* [Task] In this exercise, print only the lines of the records below from the one with "travailleurs manifestent en" through the one with "a row of crochet", inclusive. Pictures are not part of the copy.

-------- Record excerpts --------

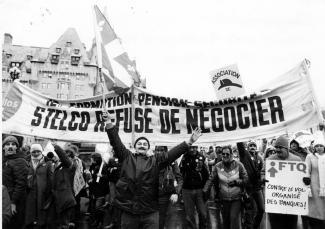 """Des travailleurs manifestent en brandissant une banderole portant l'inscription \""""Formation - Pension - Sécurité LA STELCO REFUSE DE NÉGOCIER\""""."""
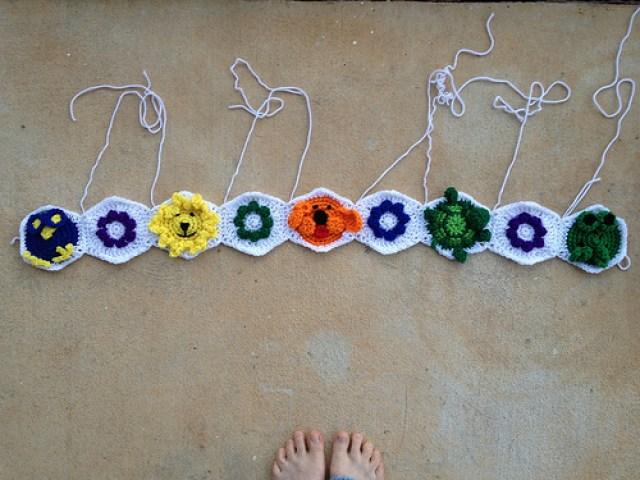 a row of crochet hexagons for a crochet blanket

--------
-------- Record excerpts --------

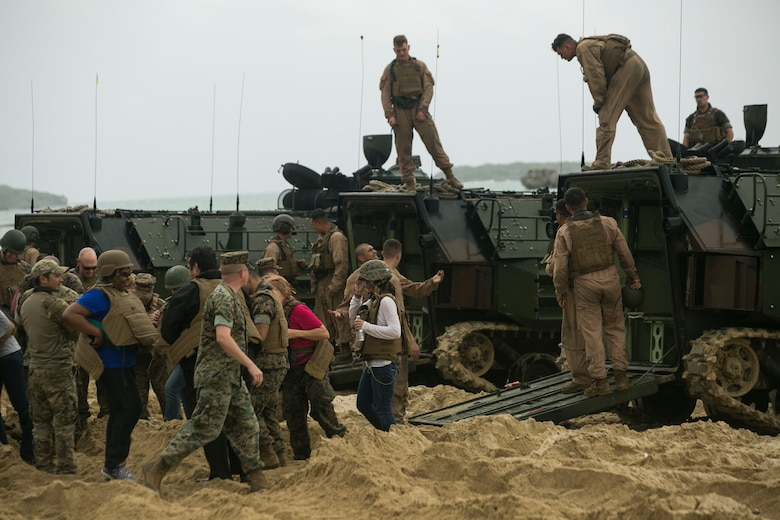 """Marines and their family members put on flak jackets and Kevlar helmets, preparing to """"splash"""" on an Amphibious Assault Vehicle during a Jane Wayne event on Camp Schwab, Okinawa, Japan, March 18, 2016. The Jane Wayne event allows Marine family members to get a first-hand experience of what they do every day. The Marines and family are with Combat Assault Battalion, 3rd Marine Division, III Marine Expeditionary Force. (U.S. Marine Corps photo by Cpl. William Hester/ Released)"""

--------
-------- Record excerpts --------

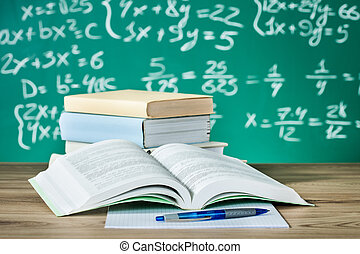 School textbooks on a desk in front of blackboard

--------

* [Response below]
 """Des travailleurs manifestent en brandissant une banderole portant l'inscription \""""Formation - Pension - Sécurité LA STELCO REFUSE DE NÉGOCIER\""""."""
 a row of crochet hexagons for a crochet blanket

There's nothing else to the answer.